*課題の説明*:
以下の資料をすべて、「camera」を「lens」に置き換え、ほかは一切変えずに書き直してもらえますか？画像は解答に含めないでください。

*資料*:
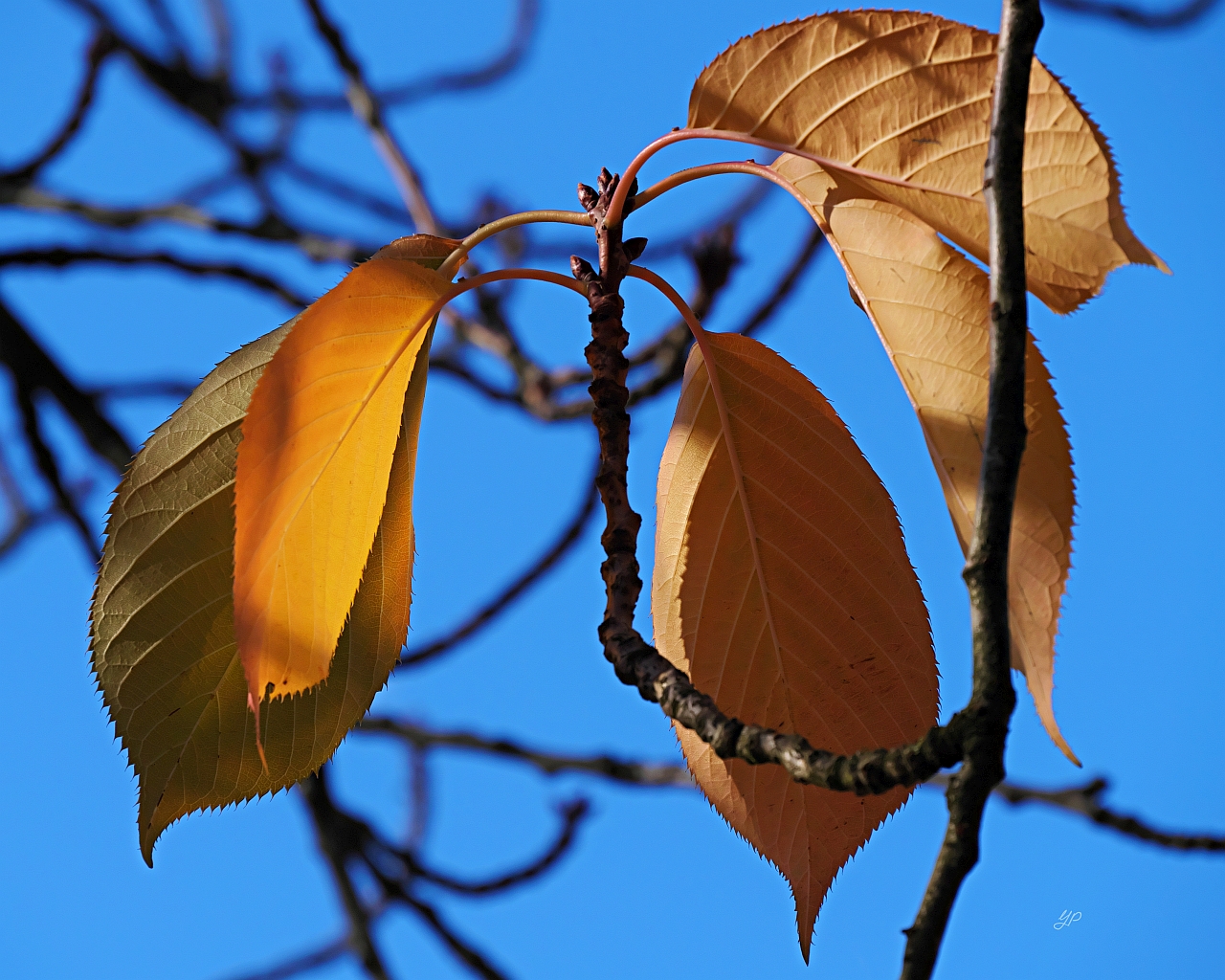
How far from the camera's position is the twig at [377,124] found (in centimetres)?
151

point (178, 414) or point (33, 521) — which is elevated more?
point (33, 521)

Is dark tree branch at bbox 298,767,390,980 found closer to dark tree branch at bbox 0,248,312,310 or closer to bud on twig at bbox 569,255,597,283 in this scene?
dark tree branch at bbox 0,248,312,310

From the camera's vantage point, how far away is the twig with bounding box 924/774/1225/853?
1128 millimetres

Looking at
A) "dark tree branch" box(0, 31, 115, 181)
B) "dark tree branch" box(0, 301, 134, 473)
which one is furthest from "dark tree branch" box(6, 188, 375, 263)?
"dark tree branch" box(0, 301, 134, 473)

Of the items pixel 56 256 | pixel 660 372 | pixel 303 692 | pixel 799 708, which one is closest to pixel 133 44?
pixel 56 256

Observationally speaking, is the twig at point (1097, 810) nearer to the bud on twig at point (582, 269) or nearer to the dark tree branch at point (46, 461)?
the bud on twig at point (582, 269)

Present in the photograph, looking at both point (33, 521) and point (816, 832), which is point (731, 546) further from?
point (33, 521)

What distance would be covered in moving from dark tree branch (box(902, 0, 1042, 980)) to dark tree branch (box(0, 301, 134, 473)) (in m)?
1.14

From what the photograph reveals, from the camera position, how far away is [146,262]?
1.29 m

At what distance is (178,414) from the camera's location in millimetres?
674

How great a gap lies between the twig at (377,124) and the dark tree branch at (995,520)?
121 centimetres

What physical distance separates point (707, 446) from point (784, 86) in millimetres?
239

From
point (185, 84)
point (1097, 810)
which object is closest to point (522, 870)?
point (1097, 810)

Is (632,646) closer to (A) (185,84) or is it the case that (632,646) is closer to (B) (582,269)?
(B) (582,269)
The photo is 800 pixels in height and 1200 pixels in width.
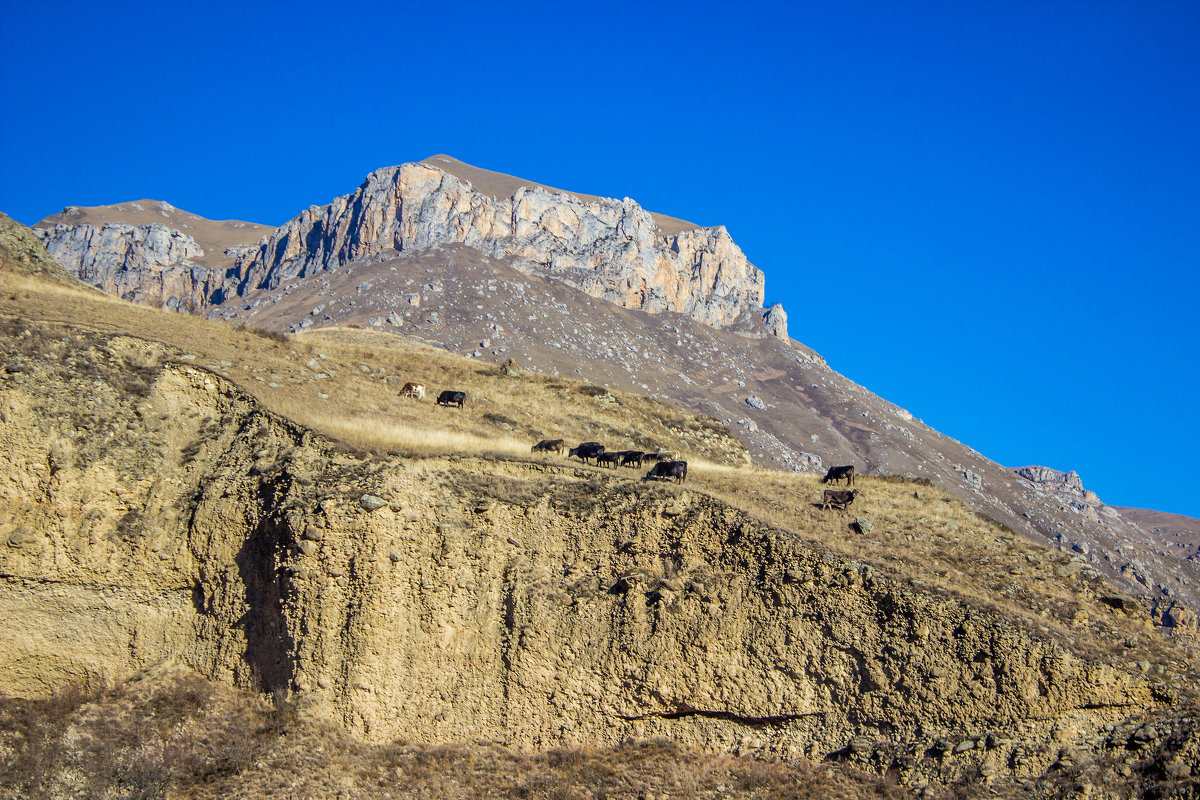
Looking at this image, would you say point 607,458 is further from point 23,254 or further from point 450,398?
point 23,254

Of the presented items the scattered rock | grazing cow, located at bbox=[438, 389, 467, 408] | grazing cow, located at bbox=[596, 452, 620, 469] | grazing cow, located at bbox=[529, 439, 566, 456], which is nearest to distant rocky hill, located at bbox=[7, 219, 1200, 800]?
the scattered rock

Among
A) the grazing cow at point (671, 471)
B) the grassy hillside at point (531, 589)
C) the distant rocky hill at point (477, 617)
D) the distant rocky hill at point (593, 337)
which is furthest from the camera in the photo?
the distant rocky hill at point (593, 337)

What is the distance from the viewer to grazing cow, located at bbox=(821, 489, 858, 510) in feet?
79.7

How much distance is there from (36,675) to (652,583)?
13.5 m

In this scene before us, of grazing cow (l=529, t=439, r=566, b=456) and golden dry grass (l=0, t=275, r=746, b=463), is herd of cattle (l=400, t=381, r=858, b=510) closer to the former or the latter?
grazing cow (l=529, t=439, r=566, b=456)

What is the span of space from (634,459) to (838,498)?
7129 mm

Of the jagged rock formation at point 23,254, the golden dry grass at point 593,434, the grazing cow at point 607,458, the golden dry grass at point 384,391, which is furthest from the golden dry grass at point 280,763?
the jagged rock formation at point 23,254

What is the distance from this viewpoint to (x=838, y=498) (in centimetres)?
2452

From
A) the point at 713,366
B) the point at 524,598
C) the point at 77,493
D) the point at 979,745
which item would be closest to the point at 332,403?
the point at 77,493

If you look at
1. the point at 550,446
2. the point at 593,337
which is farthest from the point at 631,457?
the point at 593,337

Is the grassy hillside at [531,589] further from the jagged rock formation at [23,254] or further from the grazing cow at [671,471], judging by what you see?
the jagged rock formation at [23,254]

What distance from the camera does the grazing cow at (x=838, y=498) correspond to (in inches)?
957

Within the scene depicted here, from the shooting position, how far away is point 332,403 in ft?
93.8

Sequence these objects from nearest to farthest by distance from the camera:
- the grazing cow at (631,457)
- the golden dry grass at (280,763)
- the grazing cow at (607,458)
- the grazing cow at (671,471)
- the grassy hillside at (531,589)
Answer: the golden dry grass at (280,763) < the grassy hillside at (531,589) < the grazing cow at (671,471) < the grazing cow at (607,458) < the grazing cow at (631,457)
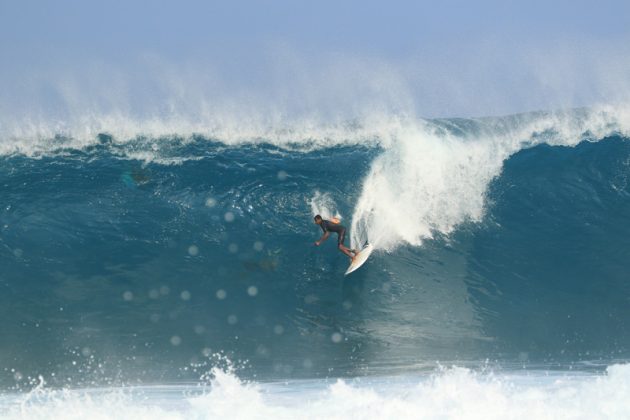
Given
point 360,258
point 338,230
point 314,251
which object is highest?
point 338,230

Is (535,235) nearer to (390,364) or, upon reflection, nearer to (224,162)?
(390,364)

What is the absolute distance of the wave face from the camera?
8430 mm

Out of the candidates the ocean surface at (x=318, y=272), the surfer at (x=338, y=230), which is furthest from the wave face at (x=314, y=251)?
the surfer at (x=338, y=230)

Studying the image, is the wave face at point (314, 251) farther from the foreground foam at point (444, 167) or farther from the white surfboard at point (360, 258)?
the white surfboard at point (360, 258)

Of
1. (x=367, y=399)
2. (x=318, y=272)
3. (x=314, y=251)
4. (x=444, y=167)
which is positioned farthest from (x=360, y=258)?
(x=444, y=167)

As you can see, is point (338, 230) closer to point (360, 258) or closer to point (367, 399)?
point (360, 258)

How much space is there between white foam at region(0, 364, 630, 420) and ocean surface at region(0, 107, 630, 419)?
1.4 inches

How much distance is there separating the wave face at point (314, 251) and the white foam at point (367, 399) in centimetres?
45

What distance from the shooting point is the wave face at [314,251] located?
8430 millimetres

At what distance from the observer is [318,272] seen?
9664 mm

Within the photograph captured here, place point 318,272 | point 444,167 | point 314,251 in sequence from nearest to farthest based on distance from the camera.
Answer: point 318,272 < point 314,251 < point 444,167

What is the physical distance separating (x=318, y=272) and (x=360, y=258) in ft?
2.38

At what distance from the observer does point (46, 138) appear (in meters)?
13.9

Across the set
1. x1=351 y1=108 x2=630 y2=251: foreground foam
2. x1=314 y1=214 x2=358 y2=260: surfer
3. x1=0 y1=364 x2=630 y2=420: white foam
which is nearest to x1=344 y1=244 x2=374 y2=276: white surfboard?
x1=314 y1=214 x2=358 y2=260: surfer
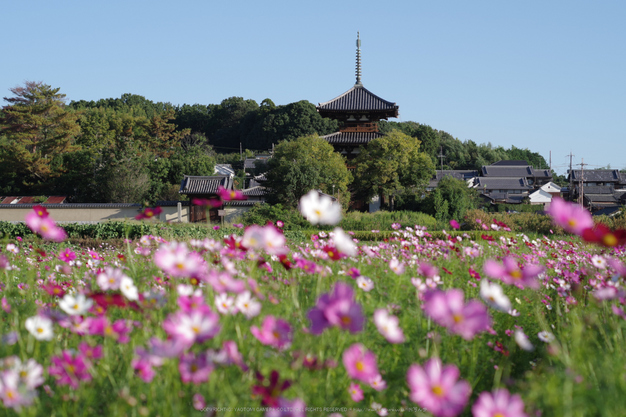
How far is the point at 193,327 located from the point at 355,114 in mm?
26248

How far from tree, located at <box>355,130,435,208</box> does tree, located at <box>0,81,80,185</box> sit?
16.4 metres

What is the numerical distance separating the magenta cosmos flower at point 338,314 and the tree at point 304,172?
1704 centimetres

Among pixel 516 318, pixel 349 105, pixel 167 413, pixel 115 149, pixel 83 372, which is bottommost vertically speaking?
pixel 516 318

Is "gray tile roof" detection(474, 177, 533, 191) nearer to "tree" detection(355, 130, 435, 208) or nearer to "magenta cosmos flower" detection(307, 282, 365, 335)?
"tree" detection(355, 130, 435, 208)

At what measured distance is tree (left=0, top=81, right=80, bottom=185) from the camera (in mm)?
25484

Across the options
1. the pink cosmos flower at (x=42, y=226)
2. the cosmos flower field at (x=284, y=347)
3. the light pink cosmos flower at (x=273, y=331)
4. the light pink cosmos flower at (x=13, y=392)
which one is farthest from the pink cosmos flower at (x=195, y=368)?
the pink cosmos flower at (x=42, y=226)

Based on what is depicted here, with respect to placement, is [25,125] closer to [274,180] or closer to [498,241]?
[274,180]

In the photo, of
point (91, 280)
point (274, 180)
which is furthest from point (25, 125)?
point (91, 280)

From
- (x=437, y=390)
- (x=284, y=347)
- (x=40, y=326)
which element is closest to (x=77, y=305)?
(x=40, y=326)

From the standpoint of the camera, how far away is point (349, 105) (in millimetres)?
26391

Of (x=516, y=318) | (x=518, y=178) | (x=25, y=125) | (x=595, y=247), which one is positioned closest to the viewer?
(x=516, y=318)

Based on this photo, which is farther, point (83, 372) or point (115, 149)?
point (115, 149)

*課題の解答*:
How far from the lens's position is the twig at [377,124] found (in centimetres)?
151

point (178, 414) or point (33, 521) — which is elevated more?
point (33, 521)

Is dark tree branch at bbox 298,767,390,980 found closer to dark tree branch at bbox 0,248,312,310 or closer to bud on twig at bbox 569,255,597,283 in this scene?
dark tree branch at bbox 0,248,312,310

From the lens's vantage point, how far away is the twig with bounding box 924/774/1225/853?
1128 millimetres

Looking at
A) "dark tree branch" box(0, 31, 115, 181)
B) "dark tree branch" box(0, 301, 134, 473)
which one is furthest from "dark tree branch" box(6, 188, 375, 263)?
"dark tree branch" box(0, 301, 134, 473)

Of the items pixel 56 256 | pixel 660 372 | pixel 303 692 | pixel 799 708, which one is closest to pixel 133 44?
pixel 56 256

Observationally speaking, is the twig at point (1097, 810) nearer to the bud on twig at point (582, 269) or nearer to the dark tree branch at point (46, 461)?
the bud on twig at point (582, 269)

Present in the photograph, looking at both point (33, 521) and point (816, 832), which is point (731, 546) further from?
point (33, 521)

What distance would be covered in moving from dark tree branch (box(902, 0, 1042, 980)) to dark tree branch (box(0, 301, 134, 473)) (in m)?
1.14

From what the photograph reveals, from the lens position, how far away is [146,262]?
1.29 m

At what distance is (178,414) from the lens's location in millimetres?
674

How great a gap lies between the twig at (377,124) and the dark tree branch at (995,520)?
121 centimetres

What physical distance separates point (707, 446) from point (784, 86) in millimetres?
239

From
point (185, 84)
point (1097, 810)
which object is closest to point (522, 870)?
point (1097, 810)

Is (632,646) closer to (A) (185,84) or is it the case that (632,646) is closer to (B) (582,269)?
(B) (582,269)
The photo is 800 pixels in height and 1200 pixels in width.
Looking at this image, would you say point 607,458 is further from point 23,254 or further from point 450,398?
point 23,254

Of the presented items the scattered rock | grazing cow, located at bbox=[438, 389, 467, 408] | grazing cow, located at bbox=[596, 452, 620, 469] | grazing cow, located at bbox=[529, 439, 566, 456], which is nearest to distant rocky hill, located at bbox=[7, 219, 1200, 800]?
the scattered rock

Among
A) the grazing cow at point (671, 471)
B) the grassy hillside at point (531, 589)
C) the distant rocky hill at point (477, 617)
D) the distant rocky hill at point (593, 337)
which is furthest from the lens in the photo?
the distant rocky hill at point (593, 337)

What is the distance from the viewer to grazing cow, located at bbox=(821, 489, 858, 510) in feet?
79.7

How much distance is there from (36,675) to (652,583)?
13.5 m

In this scene before us, of grazing cow (l=529, t=439, r=566, b=456) and golden dry grass (l=0, t=275, r=746, b=463), is herd of cattle (l=400, t=381, r=858, b=510) closer to the former or the latter?
grazing cow (l=529, t=439, r=566, b=456)

What is the span of space from (634,459) to (838,498)?
7129 mm

Of the jagged rock formation at point 23,254, the golden dry grass at point 593,434, the grazing cow at point 607,458, the golden dry grass at point 384,391, which is furthest from the golden dry grass at point 280,763?
the jagged rock formation at point 23,254

What is the distance from this viewpoint to (x=838, y=498) (in centimetres)?
2452

From
A) the point at 713,366
B) the point at 524,598
C) the point at 77,493
D) the point at 979,745
which item would be closest to the point at 332,403?
the point at 77,493

If you look at
1. the point at 550,446
2. the point at 593,337
which is farthest from the point at 631,457?
the point at 593,337

Is the grassy hillside at [531,589] further from the jagged rock formation at [23,254] or further from the grazing cow at [671,471], judging by what you see?
the jagged rock formation at [23,254]

What distance from the lens does the grazing cow at (x=838, y=498) correspond to (in inches)?
957

Within the scene depicted here, from the shooting position, how far away is point 332,403 in ft?
93.8

Sequence these objects from nearest to farthest by distance from the lens:
- the grazing cow at (631,457)
- the golden dry grass at (280,763)
- the grazing cow at (607,458)
- the grazing cow at (671,471)
- the grassy hillside at (531,589)
Answer: the golden dry grass at (280,763) < the grassy hillside at (531,589) < the grazing cow at (671,471) < the grazing cow at (607,458) < the grazing cow at (631,457)
Given
point 360,258
point 338,230
point 314,251
which object is highest?
point 338,230

Is (535,235) nearer to (390,364) or, upon reflection, nearer to (224,162)?
(390,364)

What is the absolute distance of the wave face from the lens?
8430 mm

Out of the candidates the ocean surface at (x=318, y=272), the surfer at (x=338, y=230), which is furthest from the wave face at (x=314, y=251)?
the surfer at (x=338, y=230)

Studying the image, is the wave face at point (314, 251) farther from the foreground foam at point (444, 167) or farther from the white surfboard at point (360, 258)?
the white surfboard at point (360, 258)

Of
1. (x=367, y=399)
2. (x=318, y=272)
3. (x=314, y=251)
4. (x=444, y=167)
which is positioned farthest from (x=360, y=258)?
(x=444, y=167)

As you can see, is point (338, 230) closer to point (360, 258) or closer to point (367, 399)?
point (360, 258)

How much space is there between white foam at region(0, 364, 630, 420) and ocean surface at region(0, 107, 630, 419)?
1.4 inches

How much distance is there separating the wave face at point (314, 251) and the white foam at point (367, 399) in centimetres?
45

What distance from the shooting point is the wave face at [314,251] located?
8430 millimetres

At what distance from the observer is [318,272] seen?
9664 mm

Within the photograph captured here, place point 318,272 | point 444,167 | point 314,251 in sequence from nearest to farthest based on distance from the lens.
Answer: point 318,272 < point 314,251 < point 444,167

What is the physical distance separating (x=318, y=272) and (x=360, y=258) in ft?
2.38

At what distance from the observer does point (46, 138) appear (in meters)?
13.9

Across the set
1. x1=351 y1=108 x2=630 y2=251: foreground foam
2. x1=314 y1=214 x2=358 y2=260: surfer
3. x1=0 y1=364 x2=630 y2=420: white foam
which is nearest to x1=344 y1=244 x2=374 y2=276: white surfboard?
x1=314 y1=214 x2=358 y2=260: surfer
How far is the point at 193,327 located from the point at 355,114 in mm?
26248

How far from tree, located at <box>355,130,435,208</box> does tree, located at <box>0,81,80,185</box> sit?
16.4 metres

What is the numerical distance separating the magenta cosmos flower at point 338,314 and the tree at point 304,172?
1704 centimetres

Among pixel 516 318, pixel 349 105, pixel 167 413, pixel 115 149, pixel 83 372, which is bottommost vertically speaking?
pixel 516 318

Is "gray tile roof" detection(474, 177, 533, 191) nearer to "tree" detection(355, 130, 435, 208) or nearer to "magenta cosmos flower" detection(307, 282, 365, 335)?
"tree" detection(355, 130, 435, 208)

At what measured distance is tree (left=0, top=81, right=80, bottom=185) from the lens (in mm)?
25484

Across the options
1. the pink cosmos flower at (x=42, y=226)
2. the cosmos flower field at (x=284, y=347)
3. the light pink cosmos flower at (x=273, y=331)
4. the light pink cosmos flower at (x=13, y=392)
which one is farthest from the pink cosmos flower at (x=195, y=368)?
the pink cosmos flower at (x=42, y=226)

Based on what is depicted here, with respect to placement, is [25,125] closer to [274,180] or closer to [498,241]?
[274,180]

In the photo, of
point (91, 280)
point (274, 180)
which is furthest from point (25, 125)?
point (91, 280)

From
- (x=437, y=390)
- (x=284, y=347)
- (x=40, y=326)
which element is closest to (x=77, y=305)?
(x=40, y=326)

From the standpoint of the lens, how far away is point (349, 105) (in millimetres)?
26391

Of (x=516, y=318) | (x=518, y=178) | (x=25, y=125) | (x=595, y=247), which one is positioned closest to the viewer?
(x=516, y=318)

Based on this photo, which is farther, point (83, 372) or point (115, 149)?
point (115, 149)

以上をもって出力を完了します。